The statement calls the memorandum of understanding reached over the summer between the Obama and Netanyahu governments to funnel to Israel $38 billion in defense assistance over 10 years “a good first step,” but adds that the agreement “will not limit the support that we give. Further, Congress will not be limited to give support greater than that provided by the MOU if it chooses to do so.”

A side letter to the agreement bans Israel from accepting additional funds until 2019, even if Congress mandates such funds.

In March, Trump flirted with cutting funding for assistance to Israel, and in his speech the same day to the American Israel Public Affairs Committee omitted a commitment to defense assistance, which is standard fare in such speeches. But in September, after meeting with Prime Minister Benjamin Netanyahu, the candidate issued a statement calling defense assistance an “investment.”

The Friedman-Greenblatt statement also offers reassurances where Trump had equivocated previously, settling on a traditional Republican pro-Israel outlook: It says a Trump administration will recognize Jerusalem as Israel’s capital, and also values “our close friendship and alliance with Israel — culturally, religiously, and politically.”

Last year, Trump said he would be neutral in Israeli-Palestinian peacemaking and would not commit to recognizing Jerusalem as Israel’s capital. Over the course of the campaign, however, he has walked back those postures without explicitly saying he had changed his mind.

Trump has repeatedly blasted last year’s deal between Iran and six major powers, led by the United States, exchanging sanctions relief for a rollback in Iran’s nuclear program. He has called the agreement “the worst” he has ever seen and said it will lead to Iran becoming a nuclear power. The real estate magnate and television reality star even once suggested that Israel was doomed if he is not elected president. (Clinton is skeptical of aspects of the deal, but has pledged to uphold it.)

What Trump has not done, though, is to join a majority of Republican lawmakers – including among candidates in the primaries – in pledging to kill the deal. Notably, neither does the statement by Friedman and Greenblatt, instead suggesting that a Trump administration would address alleged Iranian violations within the parameters of the deal.

“The U.S. must counteract Iran’s ongoing violations of the Joint Comprehensive Plan of Action regarding Iran’s quest for nuclear weapons and their noncompliance with past and present sanctions, as well as the agreements they signed, and implement tough, new sanctions when needed to protect the world and Iran’s neighbors from its continuing nuclear and non-nuclear threats,” it says.

The statement also hews to the Republican platform approved this summer in retreating from over a decade of a commitment by both major American parties to a two-state solution to the Israeli-Palestinian conflict.

“The U.S. cannot support the creation of a new state where terrorism is financially incentivized, terrorists are celebrated by political parties and government institutions, and the corrupt diversion of foreign aid is rampant,” it says.

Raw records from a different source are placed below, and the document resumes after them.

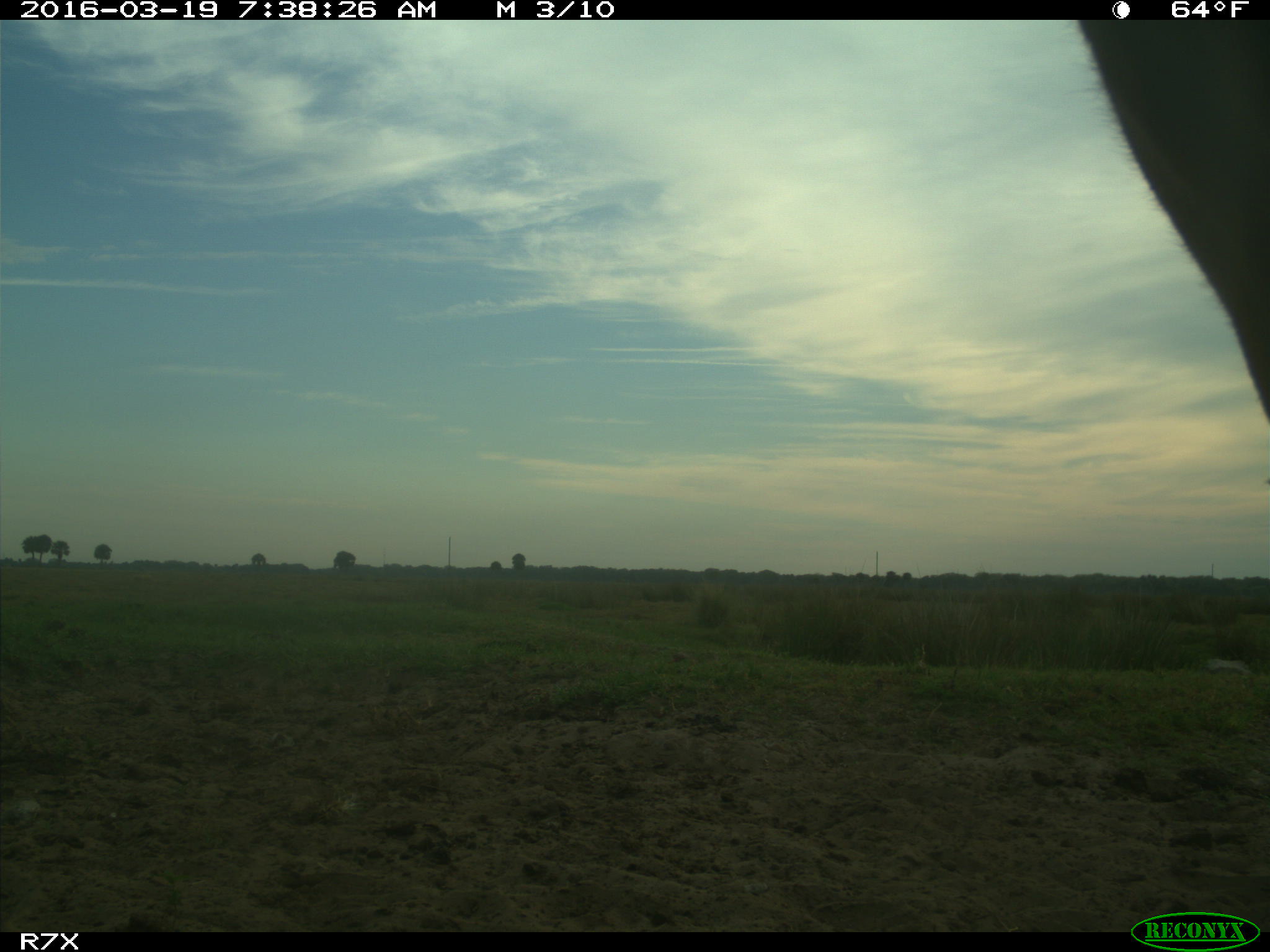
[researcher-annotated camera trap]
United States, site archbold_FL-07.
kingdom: Animalia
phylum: Chordata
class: Mammalia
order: Artiodactyla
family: Bovidae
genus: Bos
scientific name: Bos taurus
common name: domestic cow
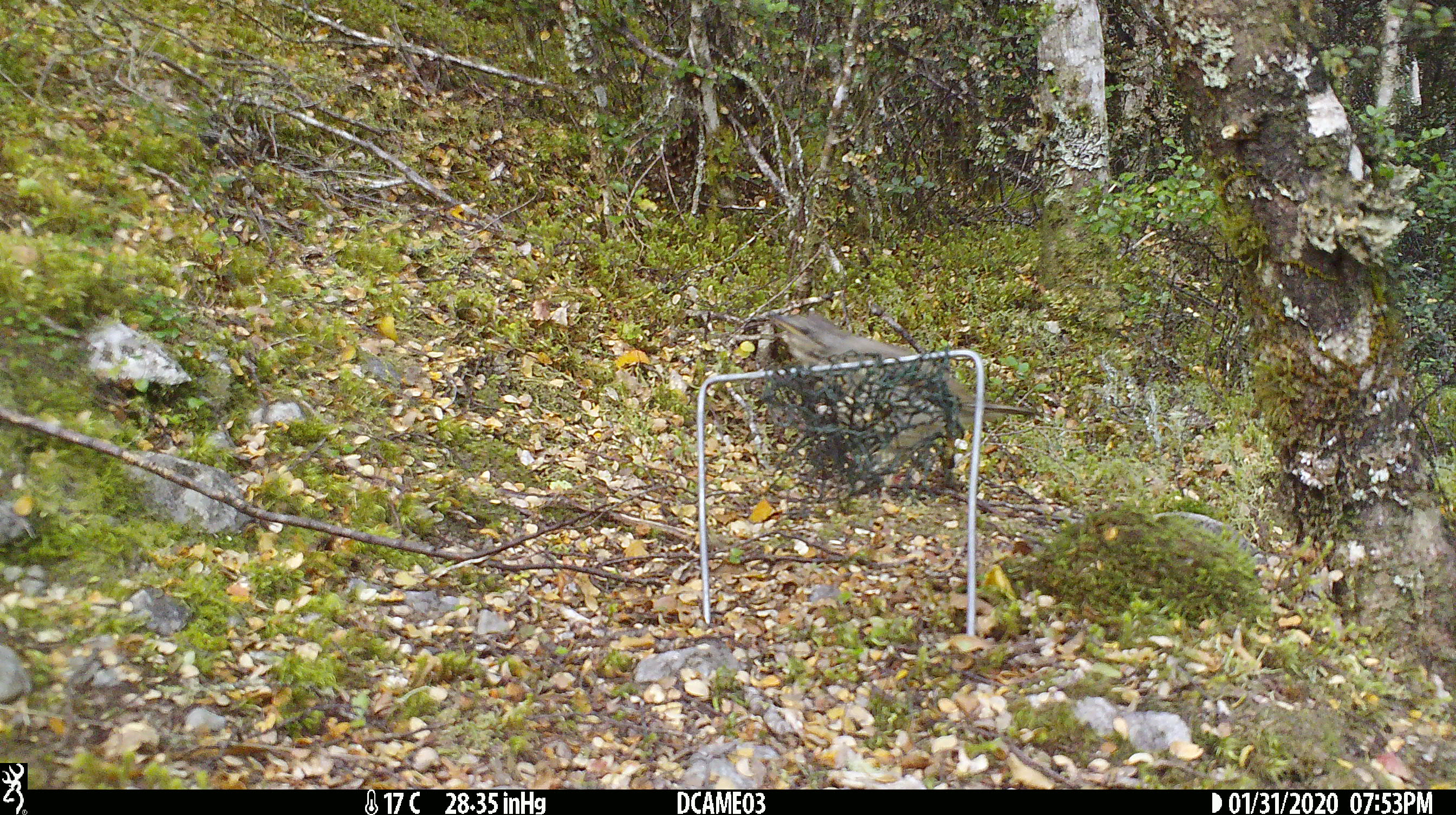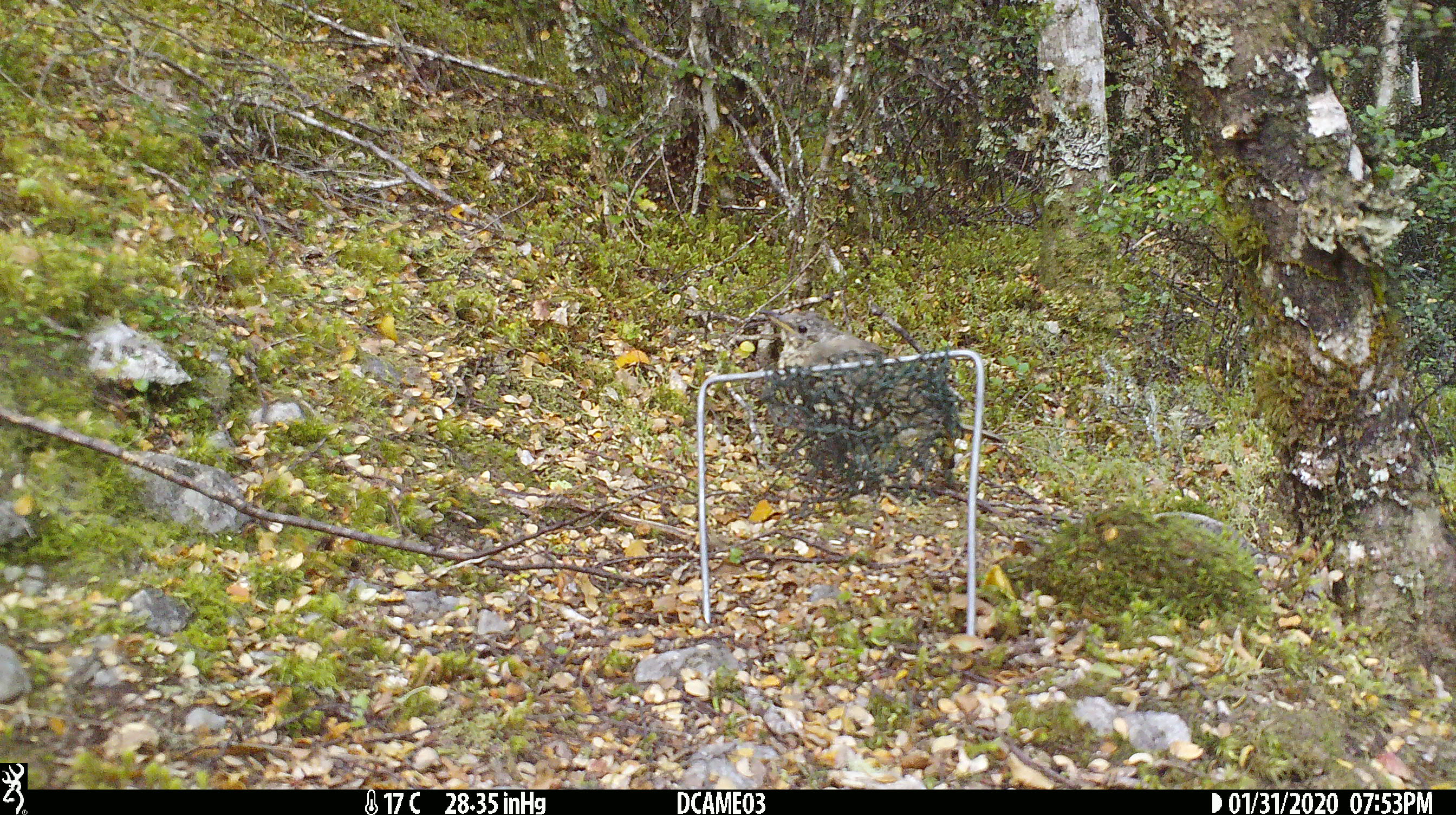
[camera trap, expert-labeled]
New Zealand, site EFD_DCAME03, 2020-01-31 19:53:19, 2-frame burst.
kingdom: Animalia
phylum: Chordata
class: Aves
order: Passeriformes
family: Turdidae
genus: Turdus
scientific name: Turdus philomelos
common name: song thrush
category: thrush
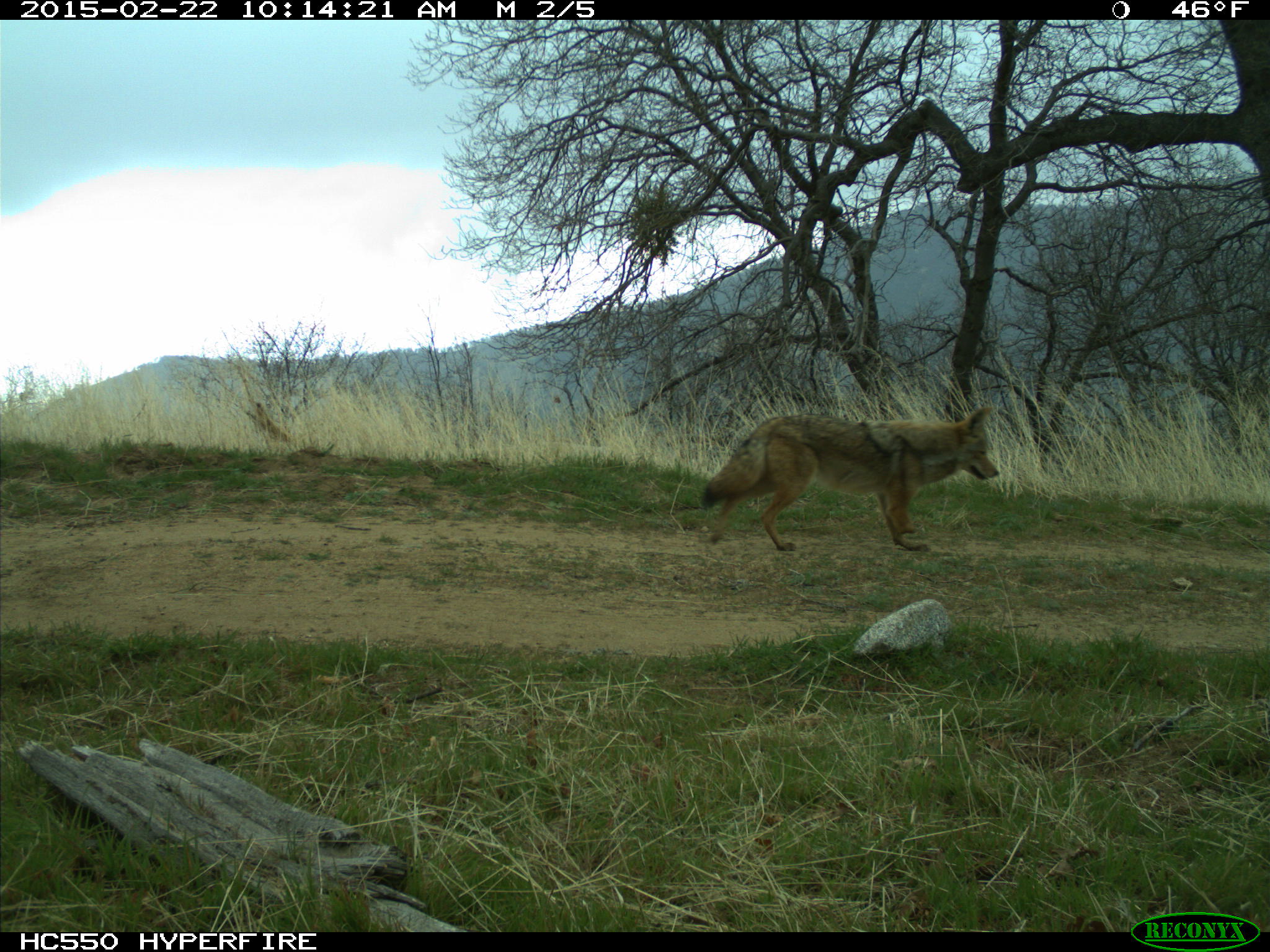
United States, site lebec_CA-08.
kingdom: Animalia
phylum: Chordata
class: Mammalia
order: Carnivora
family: Canidae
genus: Canis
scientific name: Canis latrans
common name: coyote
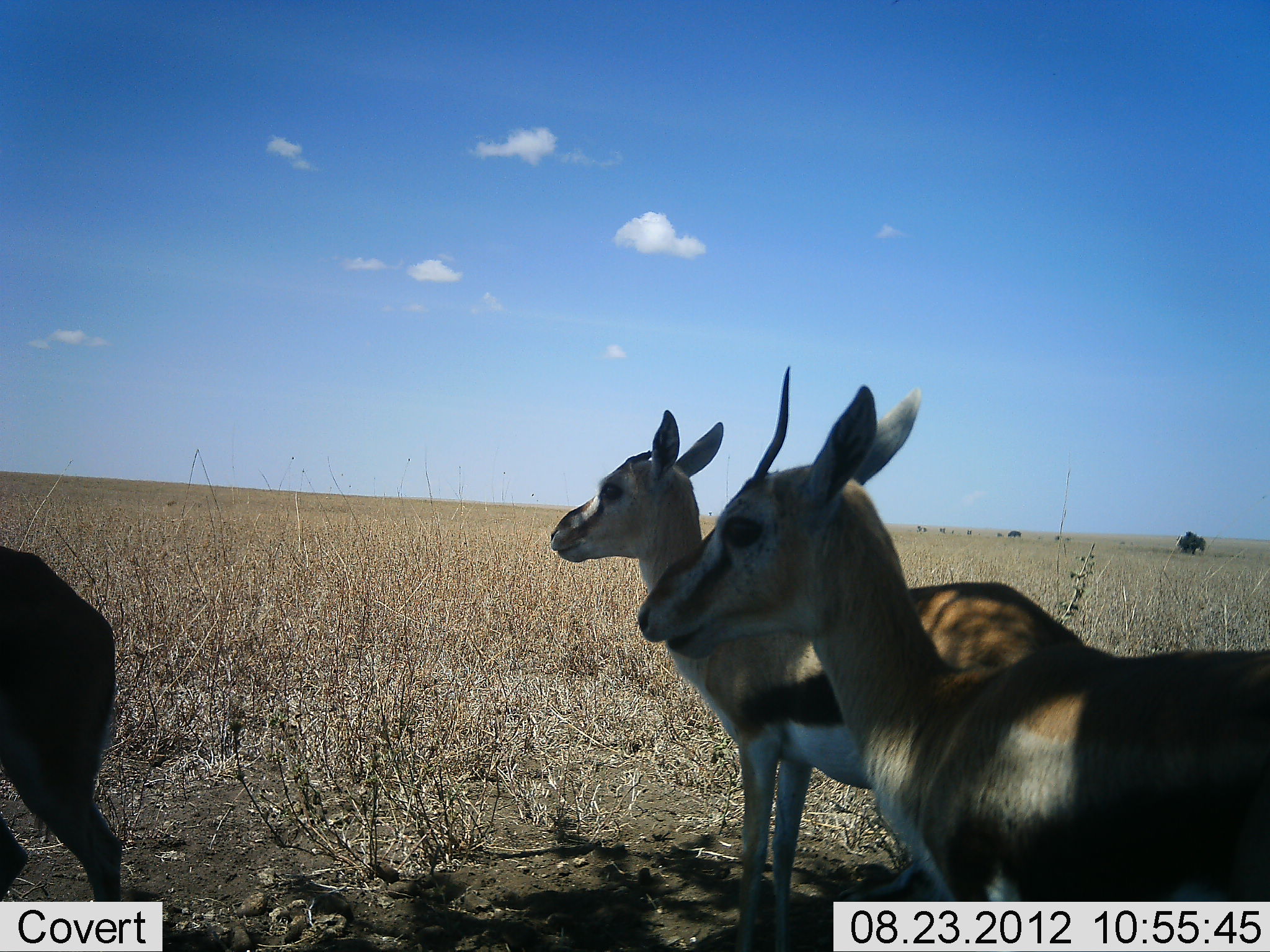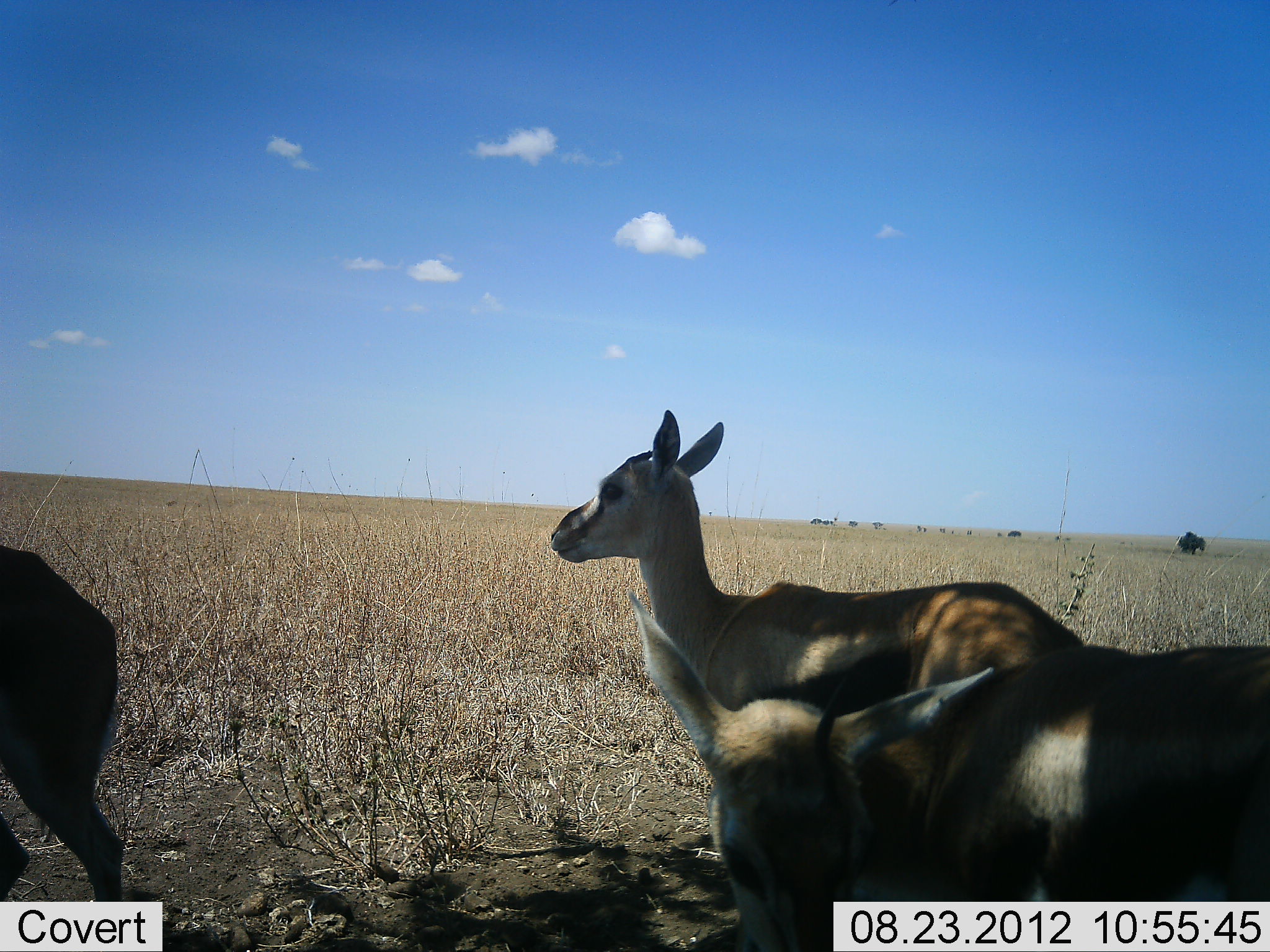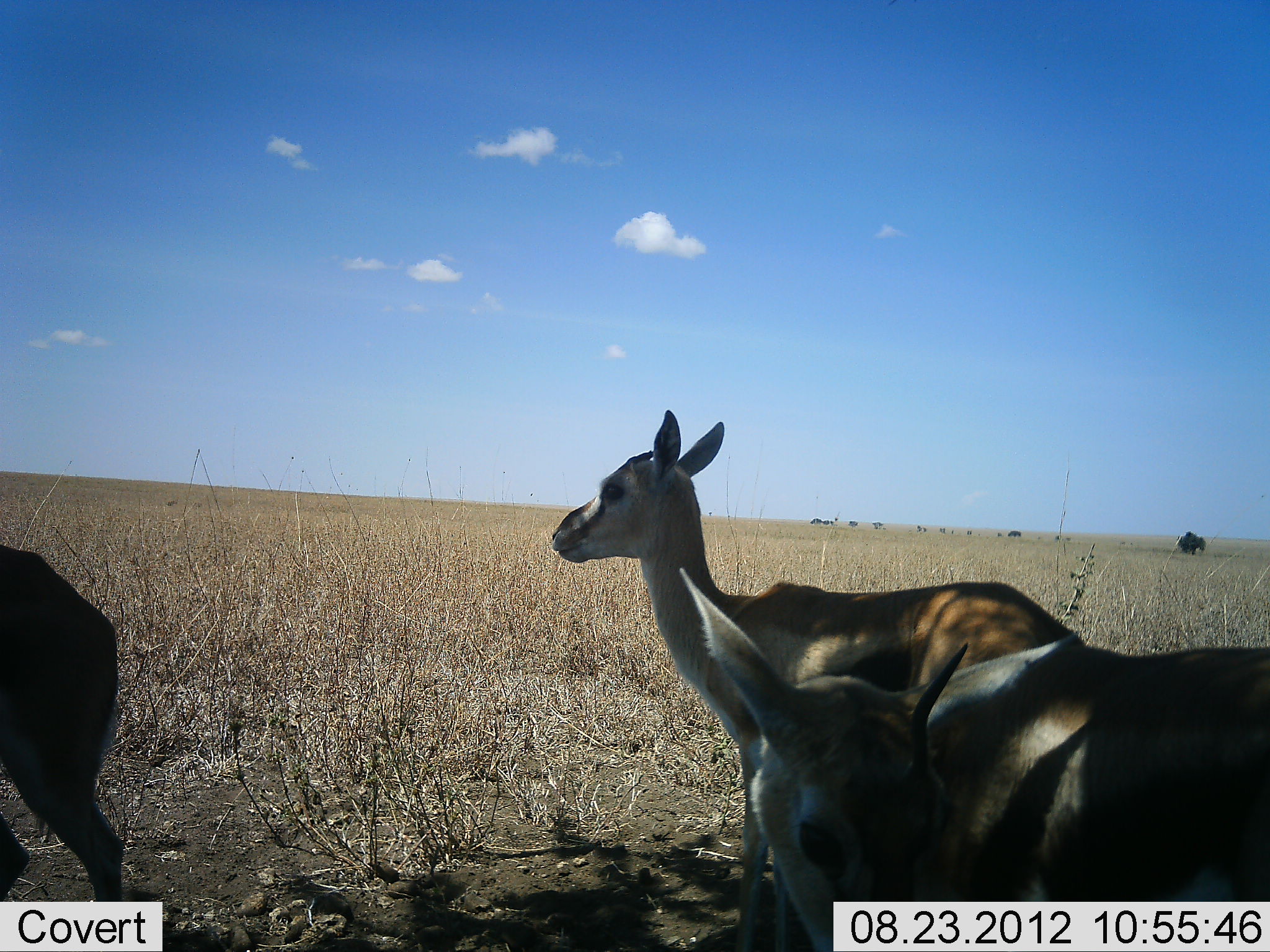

In another departure from Obama administration policies, the statement says it would extend the battle against the Boycott, Divestment and Sanctions movement to those who target “persons or entities doing business in Israeli areas,” an apparent reference to the West Bank and Golan Heights. The Obama administration requires non-cooperation with entities that participate in BDS, but explicitly exempts entities – among them, the European Union – that restrict such targeting to the settlements.

An additional pledge in the document is to “ask the Justice Department to investigate coordinated attempts on college campuses to intimidate students who support Israel.”